Poor concentration after grommets

We are surrounded by auditory information throughout our lives and it is amazing how we can filter out unwanted background noise to concentrate on a task and yet respond when someone calls our name (the “cocktail party phenomenon* ”). This ability is probably learnt, rather than innate, and I believe children who have suffered temporary hearing loss due to glue ear often have difficulties in this area, exhibited by poor focussing, poor concentration and poor attention, despite normalised hearing.
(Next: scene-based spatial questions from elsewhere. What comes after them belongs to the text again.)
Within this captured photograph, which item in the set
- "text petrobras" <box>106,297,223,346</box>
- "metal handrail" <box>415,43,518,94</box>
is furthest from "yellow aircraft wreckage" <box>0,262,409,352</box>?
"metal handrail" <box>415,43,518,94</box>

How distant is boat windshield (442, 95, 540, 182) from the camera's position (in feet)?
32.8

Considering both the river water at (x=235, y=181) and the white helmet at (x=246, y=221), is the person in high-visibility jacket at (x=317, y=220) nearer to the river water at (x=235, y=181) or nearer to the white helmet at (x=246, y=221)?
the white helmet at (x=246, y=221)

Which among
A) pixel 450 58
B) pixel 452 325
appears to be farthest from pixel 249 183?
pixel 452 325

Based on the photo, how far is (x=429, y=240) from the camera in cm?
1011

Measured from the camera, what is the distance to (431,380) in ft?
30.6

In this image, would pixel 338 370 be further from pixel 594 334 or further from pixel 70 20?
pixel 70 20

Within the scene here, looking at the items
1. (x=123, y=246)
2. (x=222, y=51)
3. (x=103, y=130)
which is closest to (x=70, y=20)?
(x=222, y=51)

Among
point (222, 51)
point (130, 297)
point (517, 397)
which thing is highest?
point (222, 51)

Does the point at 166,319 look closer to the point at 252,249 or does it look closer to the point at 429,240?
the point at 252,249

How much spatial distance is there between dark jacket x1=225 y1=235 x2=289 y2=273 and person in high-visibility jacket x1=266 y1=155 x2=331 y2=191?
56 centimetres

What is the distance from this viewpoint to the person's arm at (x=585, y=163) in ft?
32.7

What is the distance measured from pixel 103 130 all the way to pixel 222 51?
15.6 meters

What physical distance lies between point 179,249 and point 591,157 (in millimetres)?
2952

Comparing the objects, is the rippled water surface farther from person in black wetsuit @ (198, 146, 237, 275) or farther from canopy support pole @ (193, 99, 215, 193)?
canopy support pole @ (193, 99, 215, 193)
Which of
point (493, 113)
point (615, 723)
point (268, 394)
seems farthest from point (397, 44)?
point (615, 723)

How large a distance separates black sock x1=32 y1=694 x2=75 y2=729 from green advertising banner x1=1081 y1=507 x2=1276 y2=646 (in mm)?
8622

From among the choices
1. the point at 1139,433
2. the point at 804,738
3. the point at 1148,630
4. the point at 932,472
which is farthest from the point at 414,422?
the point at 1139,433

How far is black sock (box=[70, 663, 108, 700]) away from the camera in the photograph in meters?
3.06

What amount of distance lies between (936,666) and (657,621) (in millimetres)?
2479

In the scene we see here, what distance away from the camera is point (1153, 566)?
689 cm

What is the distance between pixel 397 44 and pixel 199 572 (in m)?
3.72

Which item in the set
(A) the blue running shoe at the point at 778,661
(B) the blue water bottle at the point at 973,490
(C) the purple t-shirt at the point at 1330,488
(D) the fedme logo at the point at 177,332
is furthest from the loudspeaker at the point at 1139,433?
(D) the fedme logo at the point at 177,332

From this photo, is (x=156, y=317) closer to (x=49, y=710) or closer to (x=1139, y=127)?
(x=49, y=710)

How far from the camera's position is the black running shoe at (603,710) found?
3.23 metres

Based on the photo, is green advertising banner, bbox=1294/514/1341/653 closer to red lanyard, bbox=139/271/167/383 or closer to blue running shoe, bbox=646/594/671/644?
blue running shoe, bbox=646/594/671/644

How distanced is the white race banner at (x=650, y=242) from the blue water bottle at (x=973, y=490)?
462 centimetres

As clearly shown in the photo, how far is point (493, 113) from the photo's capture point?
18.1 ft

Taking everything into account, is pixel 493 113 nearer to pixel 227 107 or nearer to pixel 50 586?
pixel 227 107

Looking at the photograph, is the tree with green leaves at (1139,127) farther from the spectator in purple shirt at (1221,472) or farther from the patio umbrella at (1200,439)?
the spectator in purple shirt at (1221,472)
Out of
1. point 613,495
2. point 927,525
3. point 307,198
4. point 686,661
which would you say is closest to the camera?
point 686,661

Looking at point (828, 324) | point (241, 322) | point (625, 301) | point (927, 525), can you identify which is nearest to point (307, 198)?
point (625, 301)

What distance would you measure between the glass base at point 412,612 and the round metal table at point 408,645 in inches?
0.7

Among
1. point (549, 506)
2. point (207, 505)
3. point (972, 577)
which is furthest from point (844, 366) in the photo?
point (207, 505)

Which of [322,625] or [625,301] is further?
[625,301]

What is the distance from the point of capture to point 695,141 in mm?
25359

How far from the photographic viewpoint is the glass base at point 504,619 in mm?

My advice to parents has always been to establish eye-to-eye contact and two-way communication before imparting any important information. Ideally, this is then followed by getting the child to repeat whatever instruction is required. I find that this does not need to be continued for too long before things improve.

In the classroom situation, this does require the teachers to place the child in a position where they can easily see them and make certain that they have their attention before giving out any information. Ideally, they should also check that the information has been received. Without this, what happens typically is that when all the class are working and the teacher asks them to close their books, for instance, the child in question will carry on with his/her work. It may even be if the teacher asks him or her whether or not they heard what she said, the child will actually be able to repeat the instruction, proving that he/she has heard it but the brain has not reacted to it.

A similar analogy would be in aviation, where Heathrow Control will establish two-way communication with an incoming aircraft prior to giving a directional command and then receiving confirmation from the incoming jet that the message has been received. The military have been doing this for years!

I hope the above helps. For further professional advice see a child psychologist.